● **Instructions for the task**: Count the lines in the records below that contain the word "States", and give that figure alone.

● **Data excerpts**:
================================
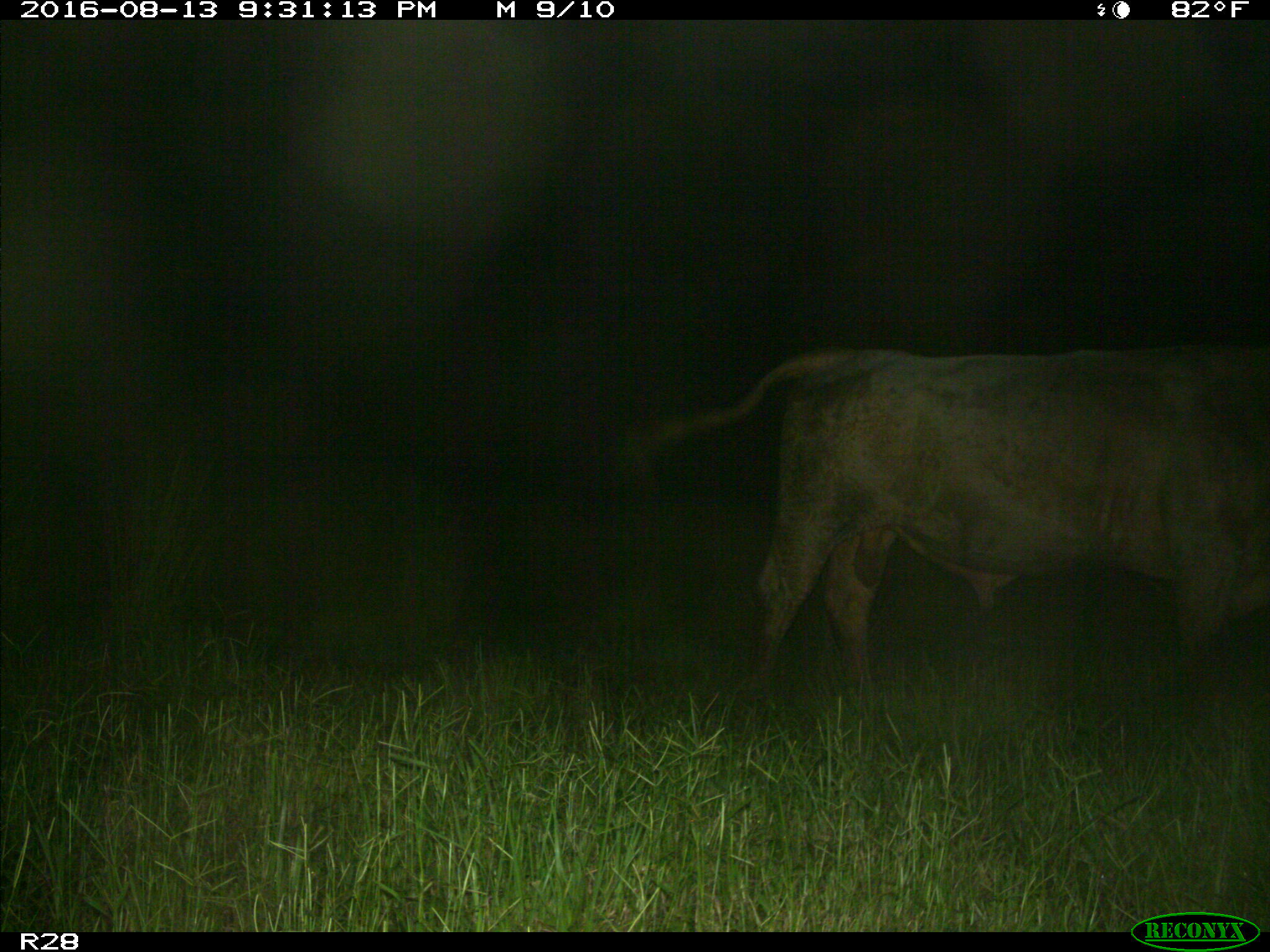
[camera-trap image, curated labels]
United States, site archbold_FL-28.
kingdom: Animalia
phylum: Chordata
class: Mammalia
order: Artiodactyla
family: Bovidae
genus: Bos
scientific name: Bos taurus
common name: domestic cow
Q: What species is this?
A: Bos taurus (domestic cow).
================================
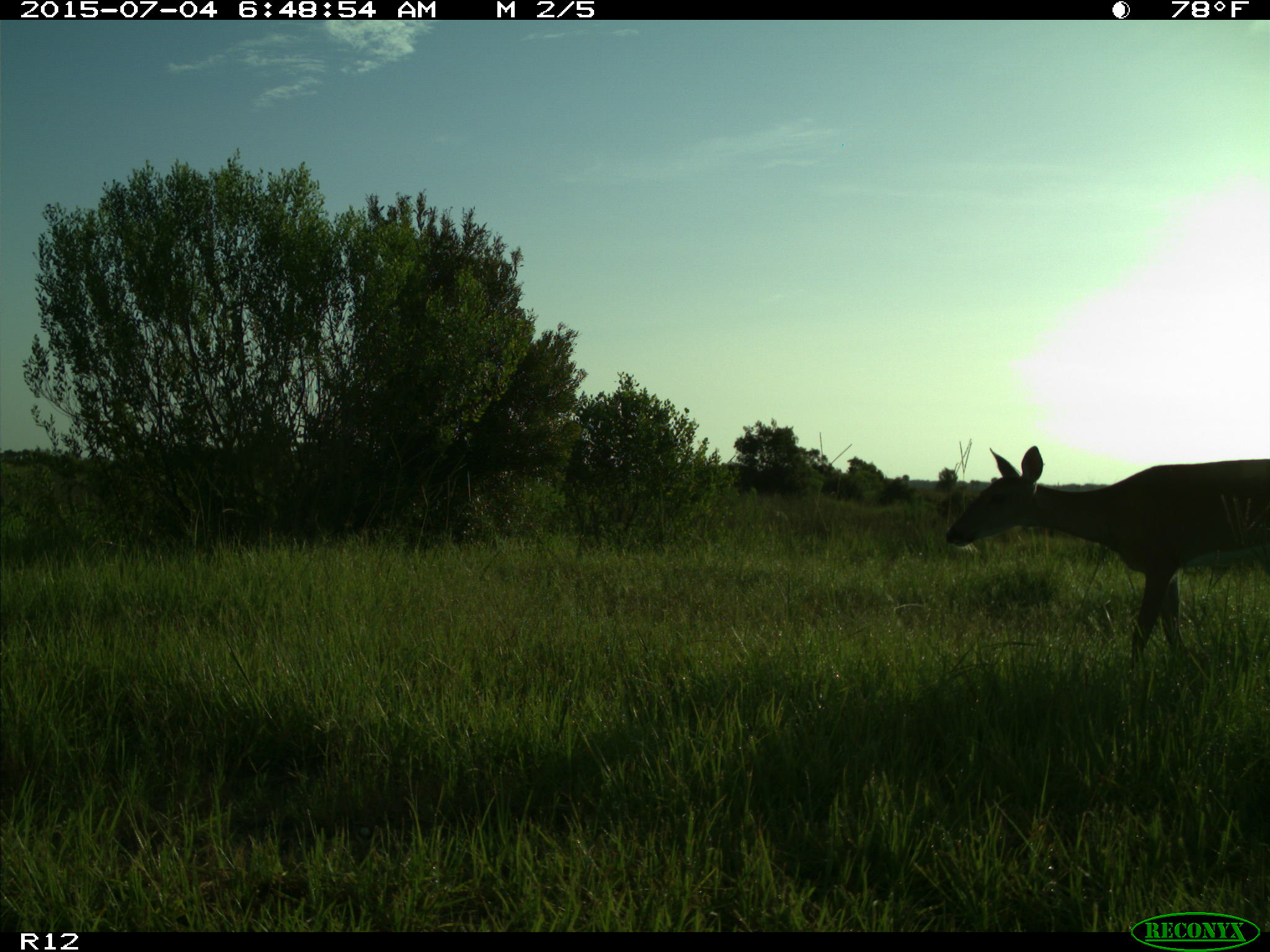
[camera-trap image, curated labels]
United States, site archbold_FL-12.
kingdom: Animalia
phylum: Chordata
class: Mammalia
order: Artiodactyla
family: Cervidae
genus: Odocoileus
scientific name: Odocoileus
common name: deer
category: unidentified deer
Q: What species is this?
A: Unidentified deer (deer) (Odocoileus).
================================
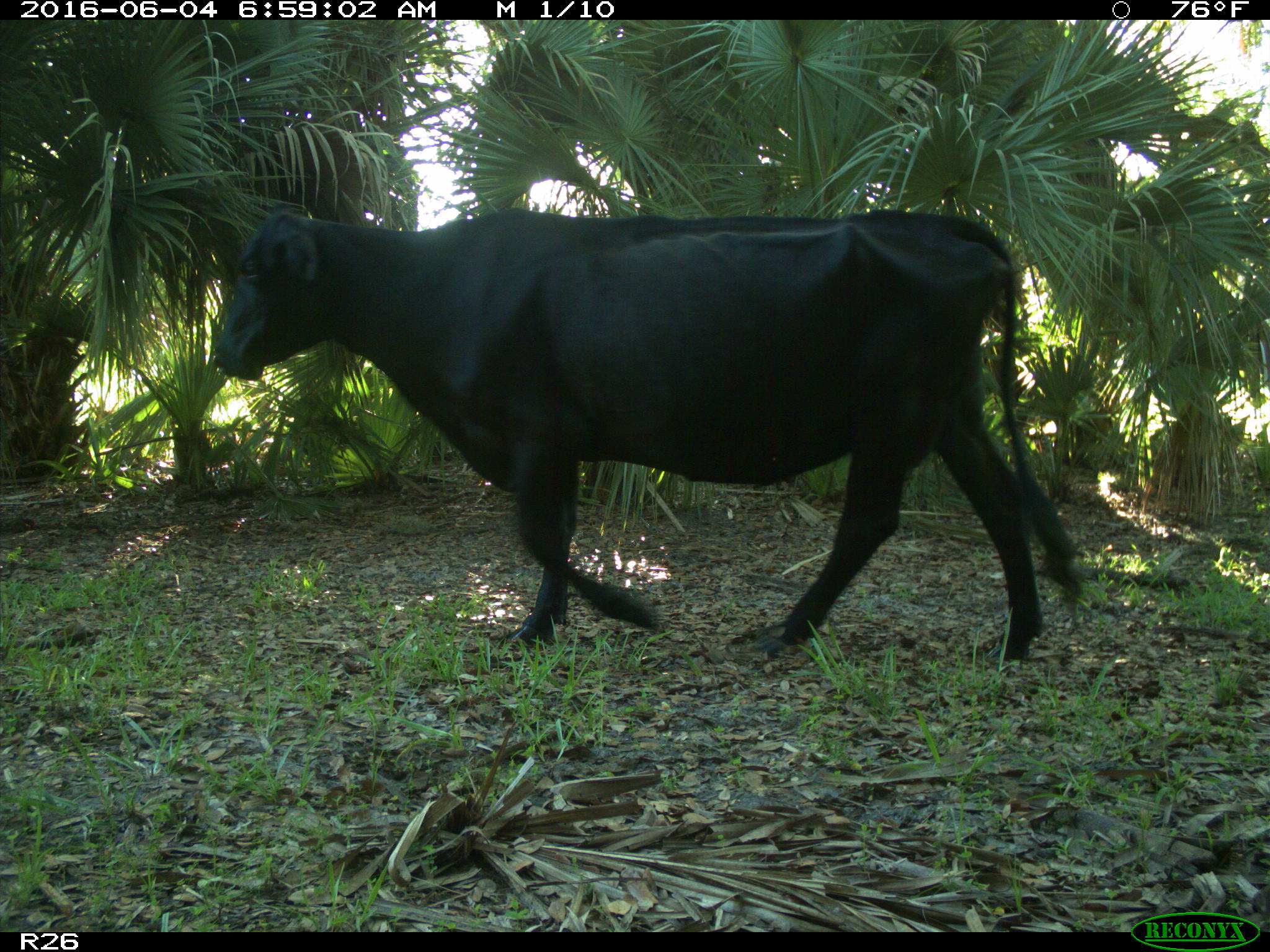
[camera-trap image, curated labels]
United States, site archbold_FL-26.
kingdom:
================================
● **Result of the task**: 3